Как раз в эти дни в мастерскую Коненкова заглянула некая Лиза Зубилина.

Она со скульптором о чем-то шепталась.

А в конце Лиза сказала:

– Так что вы, дорогой Сергей Тимофеевич, на милейшую свою супругу не держите зла. Мы поручили ей важное общественное дело. Оно требует времени, разъездов.

– Помилуйте, я понимаю, – вздохнул Коненков. – Я справлюсь. Ведь для меня это привычно. По натуре я бирюк. Люблю, знаете ли, одиночество. А на Маргушу я не могу быть в обиде. Ни в коем случае. Она столько для меня сделала. Пора и ей передохнуть.
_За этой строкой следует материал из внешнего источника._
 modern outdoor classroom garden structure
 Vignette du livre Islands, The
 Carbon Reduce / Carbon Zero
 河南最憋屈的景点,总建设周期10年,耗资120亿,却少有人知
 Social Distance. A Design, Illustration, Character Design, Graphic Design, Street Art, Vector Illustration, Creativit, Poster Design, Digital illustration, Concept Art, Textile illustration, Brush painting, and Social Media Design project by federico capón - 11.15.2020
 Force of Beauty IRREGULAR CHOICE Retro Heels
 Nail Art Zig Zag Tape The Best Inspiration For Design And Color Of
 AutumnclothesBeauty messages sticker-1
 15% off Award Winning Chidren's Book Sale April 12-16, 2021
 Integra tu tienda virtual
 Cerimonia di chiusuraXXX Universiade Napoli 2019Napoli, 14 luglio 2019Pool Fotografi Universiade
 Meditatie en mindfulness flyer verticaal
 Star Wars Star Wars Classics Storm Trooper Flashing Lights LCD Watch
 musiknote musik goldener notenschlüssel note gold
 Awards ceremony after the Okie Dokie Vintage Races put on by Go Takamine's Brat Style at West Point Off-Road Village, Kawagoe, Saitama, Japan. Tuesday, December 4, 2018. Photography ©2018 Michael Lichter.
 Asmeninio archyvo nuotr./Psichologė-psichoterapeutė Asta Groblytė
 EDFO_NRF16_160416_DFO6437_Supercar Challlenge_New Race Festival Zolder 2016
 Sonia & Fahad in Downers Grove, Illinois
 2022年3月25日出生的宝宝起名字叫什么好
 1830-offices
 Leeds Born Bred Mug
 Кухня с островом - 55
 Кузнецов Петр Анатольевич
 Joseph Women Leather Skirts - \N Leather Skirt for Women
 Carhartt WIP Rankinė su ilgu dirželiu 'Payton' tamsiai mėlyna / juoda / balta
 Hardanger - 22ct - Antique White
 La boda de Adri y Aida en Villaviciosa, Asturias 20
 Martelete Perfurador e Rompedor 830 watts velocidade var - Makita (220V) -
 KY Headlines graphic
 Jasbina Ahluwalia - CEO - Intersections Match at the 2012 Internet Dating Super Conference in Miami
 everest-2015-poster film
– Вот и славно, – сказала Лиза.

* * *

Ученый сидел у стола, разглядывая первую страницу только что присланного ему препринта. Марго полулежала в кресле.

– Вот ты говоришь, Альберт, что в целом мир непонятен.

– Ну, где-то так.

– И ты, творец новейших теорий, действительно так думаешь? Не верю.

– Ты вправе не верить. – Эйнштейн оторвал глаза от статьи. – Но я действительно так полагаю. И довольно давно. Теории теориями, практика практикой, но… Знаешь ли, мир – это такие большие закрытые часы. Мы видим лишь циферблат. Поди определи по движению стрелок, что за механизм спрятан внутри.

– Но разве нельзя открыть и посмотреть? Или хотя бы приоткрыть? Разве не этим занимаются ученые?

– Ну, в какой-то мере… Но на деле только царство теней – вот что нам доступно. Отсюда и всякие теории, сменяющие одна другую. А вот заглянуть в настоящее нутро мира, в его существо, до конца понять, схватить его – этого, увы, нам не дано.

– А может, и не надо? Разве это не пустые хлопоты, по большому счету? Ведь в своей высшей сути мир абсолютно понятен. Я в этом лично почти уверена.

– Любопытная точка зрения. И как же это?

– А вот хотя бы так: сидеть с любимым человеком в тишине и покое, смотреть друг другу в глаза, пить из бокала глотками мозельвейн… Удар хрусталя о хрусталь – дзыннь! Вот высшее состояние мира. Лучшее его состояние. Чего здесь непонятного?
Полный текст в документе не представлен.